When convicted of a serious crime in the State of Washington, defendants have the right to petition for post-conviction relief. Usually, this takes the form of a direct appeal.
Other forms exist, however. Section 10.73.090 of the Revised Code of Washington authorizes collateral attack, meaning any form of post-conviction relief other than direct appeal.
Types of collateral attack
Collateral attack includes any of the following:
- Habeas corpus petition
- Motion to vacate judgment
- Motion to arrest judgment
- Motion for new trial
- Motion to withdraw guilty plea
- Personal restraint petition
Collateral attack is extremely time sensitive.

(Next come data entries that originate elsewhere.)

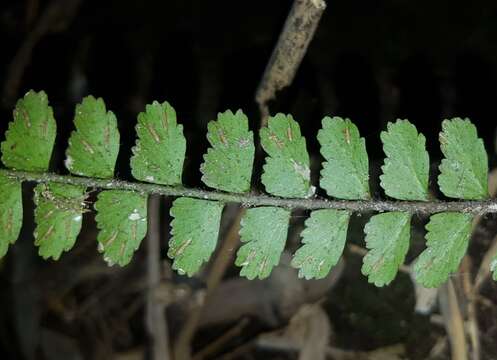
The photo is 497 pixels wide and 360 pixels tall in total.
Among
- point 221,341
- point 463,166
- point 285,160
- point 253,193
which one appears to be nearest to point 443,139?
point 463,166

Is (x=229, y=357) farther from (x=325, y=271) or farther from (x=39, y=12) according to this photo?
(x=39, y=12)

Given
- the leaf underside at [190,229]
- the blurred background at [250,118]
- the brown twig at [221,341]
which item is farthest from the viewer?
the brown twig at [221,341]

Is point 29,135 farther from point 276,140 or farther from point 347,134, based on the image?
point 347,134

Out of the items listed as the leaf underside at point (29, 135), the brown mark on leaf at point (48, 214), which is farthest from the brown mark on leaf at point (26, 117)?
the brown mark on leaf at point (48, 214)

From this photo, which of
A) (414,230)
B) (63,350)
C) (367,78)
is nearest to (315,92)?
(367,78)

The convicted defendant must file his or her motion within one year of the date on which the trial court’s judgment becomes final.
FindLaw defines a writ of habeas corpus, Latin for “produce the body,” as a “court order demanding that a public official (such as a warden) deliver an imprisoned individual to the court and show a valid reason for that person’s detention.”
After listening to all the evidence, if the judge finds in favor of the imprisoned individual, he or she can grant immediate relief, including such things as the following:
- Release of the prisoner from prison
- Reversal of his or her conviction
- Reduction of his or her sentence
- Declaration of his or her rights
- Immediate halt to whatever illegal confinement conditions exist
The most important thing for imprisoned defendants to remember when considering a writ of habeas corpus is that they stand a much better chance of succeeding in this type of collateral attack when they acquire the services of an attorney experienced in obtaining this type of post-conviction relief for his or her clients.